• Extracted text:
Figure 7. Serum AAT reductions in healthy human volunteers treated with ARO-AAT.

Human subjects in a phase I dose escalating study were given a single SC injection of a fixed dose of 35 mg, 100 mg, 200 mg, or 300 mg ARO-AAT or placebo (n = 4). (A) Serum was collected and AAT measured at the indicated times, shown as the group mean ± SEM. (B) The doses were then divided by the subjects’ body weight to assess the equivalent mg/kg doses. The lower limit of quantitation was 0.09 g/L AAT.

Serum AAT reductions were highly durable. AAT levels gradually began to increase from the nadir approximately 12 weeks after subjects were dosed with 35 or 100 mg ARO-AAT, but remained well suppressed for at least 12 weeks in subjects dosed with 200 or 300 mg, and in these subjects increased only slightly by 16 weeks. All subjects were followed after the end of the study to demonstrate AAT return toward baseline. In all subjects for whom data were available, serum AAT increased from nadir at variable rates of return toward baseline.

This phase I trial in human subjects included a blinded, placebo-controlled, multidose arm. The NHVs were enrolled into 3 escalating dose cohorts (4 active: 4 placebo) to receive 100, 200, or 300 mg of ARO-AAT or placebo on days 1, 29, and 57 (Supplemental Figure 19). Three months after the last dose, serum AAT was below the limit of detection in nearly all subjects.

ARO-AAT was well tolerated at doses up to 300 mg given up to 3 times (Q4W). Most adverse events (AEs) were considered mild (Supplemental Table 3). There were no deaths and no serious or severe AEs reported. The most common AEs were upper respiratory tract infection (39%) and headache (32%). There was no statistically significant adverse difference in FEV₁ changes from baseline between subjects receiving placebo and those receiving ARO-AAT.

In summary, ARO-AAT administered to human volunteers produced robust reductions in serum AAT levels from single or multiple doses. An average 90% reduction in serum AAT was sustained for 6 weeks in 200-mg and 300-mg single-dose cohorts. An average of greater than 90% reduction was sustained for more than 14 weeks in the 3-dose cohorts with 200 or 300 mg. This long duration of response supports the feasibility of quarterly dosing in patients with AATD. A potentially pivotal adaptive design phase II/III clinical trial is currently underway enrolling AATD patients with established hepatic fibrosis.

• Work request:
According to the ARO-AAT trial excerpt, why does the response support the feasibility of quarterly dosing in patients with AATD? Answer in one to three sentences.

• Recorded data:
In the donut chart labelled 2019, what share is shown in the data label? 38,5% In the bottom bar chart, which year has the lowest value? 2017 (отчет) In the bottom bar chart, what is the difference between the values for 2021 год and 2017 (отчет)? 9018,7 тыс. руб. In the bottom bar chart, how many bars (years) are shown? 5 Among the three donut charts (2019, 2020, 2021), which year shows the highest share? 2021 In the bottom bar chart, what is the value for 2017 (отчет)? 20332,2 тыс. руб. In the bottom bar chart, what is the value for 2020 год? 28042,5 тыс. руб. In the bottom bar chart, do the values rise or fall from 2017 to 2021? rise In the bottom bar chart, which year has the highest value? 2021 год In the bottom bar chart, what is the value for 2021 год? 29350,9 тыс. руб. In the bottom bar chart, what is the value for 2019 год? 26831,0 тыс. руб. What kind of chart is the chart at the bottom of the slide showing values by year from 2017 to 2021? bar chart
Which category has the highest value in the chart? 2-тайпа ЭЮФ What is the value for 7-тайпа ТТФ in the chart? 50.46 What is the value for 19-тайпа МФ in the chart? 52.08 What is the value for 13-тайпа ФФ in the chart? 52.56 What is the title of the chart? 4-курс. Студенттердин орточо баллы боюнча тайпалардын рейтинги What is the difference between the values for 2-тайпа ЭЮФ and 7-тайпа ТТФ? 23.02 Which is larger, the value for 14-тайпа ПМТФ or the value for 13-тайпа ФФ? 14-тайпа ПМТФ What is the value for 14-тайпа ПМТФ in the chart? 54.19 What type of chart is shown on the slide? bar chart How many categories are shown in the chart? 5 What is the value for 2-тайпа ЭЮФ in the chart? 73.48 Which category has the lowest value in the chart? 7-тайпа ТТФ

• Final answer:
In the 3-dose cohorts given 200 or 300 mg, an average reduction in serum AAT of greater than 90% was sustained for more than 14 weeks. The excerpt says this long duration of response supports the feasibility of quarterly dosing.